We encourage you to come see our exhibits. See below for details.  If you are unable to go, but would like to learn more about the exhibition, please go to www.communitydaycenter.org/Faces/. Through touch, patrons are able to experience the common bond we share with the guests of the Community Day Center. Through sharing the stories of our guests, we receive the gift of the human voice.

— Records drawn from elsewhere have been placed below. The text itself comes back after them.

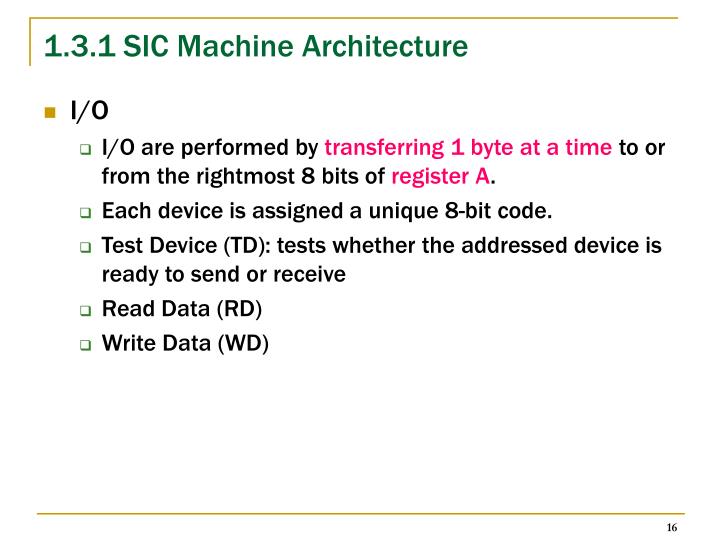 1.3.1 SIC Machine Architecture

I/O

I/O are performed by transferring 1 byte at a time to or from the rightmost 8 bits of register A.

Each device is assigned a unique 8-bit code.

Test Device (TD): tests whether the addressed device is ready to send or receive

Read Data (RD)

Write Data (WD)

16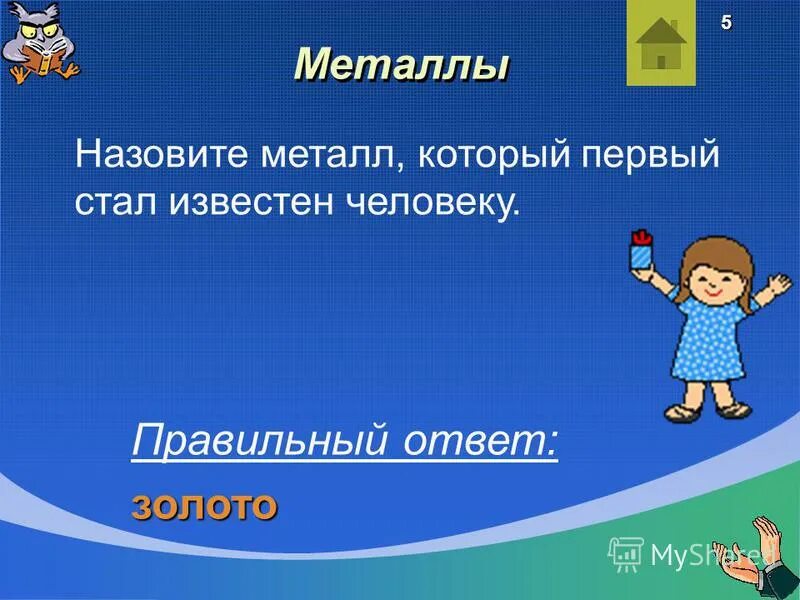 5

Металлы

Назовите металл, который первый стал известен человеку.

Правильный ответ:

золото

MyShared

When: April 19, 2012 until May 31, 2012
Where: Boston University Center for Digital Imaging Arts, 274 Moody Street, Waltham, MA 02453
Reception:  Wednesday, May 9, 6PM-8PM
Admission: free

 
FACES: What People Don't Know About Me 


At the Community Day Center, we strive to speak for and in unison with our guests. Cogently and eloquently, when we can.  Searchingly and haltingly, if we must.  Every day, we listen, and then we speak.  We speak for the day when our guests’ voices will break the bound between powerlessness and silence.  We speak for the hope that when we listen single mindedly, we will hear that nature- and humanity, which is but a small part of nature- has to say.